A boatload of recently-charted country singles have relied heavily on ingeminated similes and/or coded symbolism as a crutch, with some proving more poetic than others. With the Zac Brown Band, it was “sweet red wine” in their hit “Whatever It Is.” With Uncle Kracker’s “Smile,” it was a flower poking a sidewalk crack and the flip side of his pillow. With Josh Turner’s “Firecracker” it was, well, firecrackers. “Beautiful Every Time” can be added to this long, ever-accumulating line of country songs tailor-made for Hallmark’s Musical Greeting Cards division.

The track is also marred by bewildering production inconsistencies. As truly vigorous as Brice’s vocals often are (he shines during the song’s anthemic chorus), his pitch unfortunately vacillates from one extreme to the other throughout the verses. This becomes apparent in the track’s second verse, where he tends to selectively enunciate specific words and syllables with inflection, while other words and syllables are left sounding hushed or muted altogether. By the song’s bridge, in stark contrast to the smooth ebbing of the song’s central guitar riff, an unnecessarily loud guitar solo surfaces to the point of distraction (you almost have to remind yourself you’re at the beach, rather than at an air show soundcheck).

Finally, by the final chorus—when he achieves bombastic liftoff—his vocals become overpowering to the point the words and syllables he bellows almost sound spliced together, due in large part to a hot-cold faucet style of editing.

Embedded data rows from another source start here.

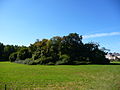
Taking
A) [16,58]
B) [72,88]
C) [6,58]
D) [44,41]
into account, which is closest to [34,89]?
[72,88]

Still, Brice has an honesty and impressionability to his performance that elevates this track to the point that it’s easy to like. Much like the cropped beard and backwards cap he sports on his album cover suggests, Brice comes across sounding genuinely like the guy-next-door.

Given that this is curiously being released at the beginning of autumn, it stands to reason that Curb is making a wager on another 40+ week “Miracle of the Meadowlands” type of run, one that will outlast the impending cold months and blossom in the late spring of next year. Whether he succeeds or stalls in a similar way as recent follow-up releases from David Nail and James Otto have on the heels of massive slow-and-steady-wins-the-race hits remains to be seen, but I would bet this is a track country radio will milk for all it’s worth in the months ahead, ensuring that Brice will overcome the next hurdle many emerging artists face on the road to broader stardom.

However, as far as long-term strategizing is concerned, “Beautiful Every Time” contributes little in the way of differentiating Brice from the hordes of likeable, cordial, simple-minded guys-next-door you’d love to have a PBR with if provided the chance. That said, Brice can rest assured, thanks to this release, that he won’t be relegated to the bleachers.

But, he may find himself on second-down and 16.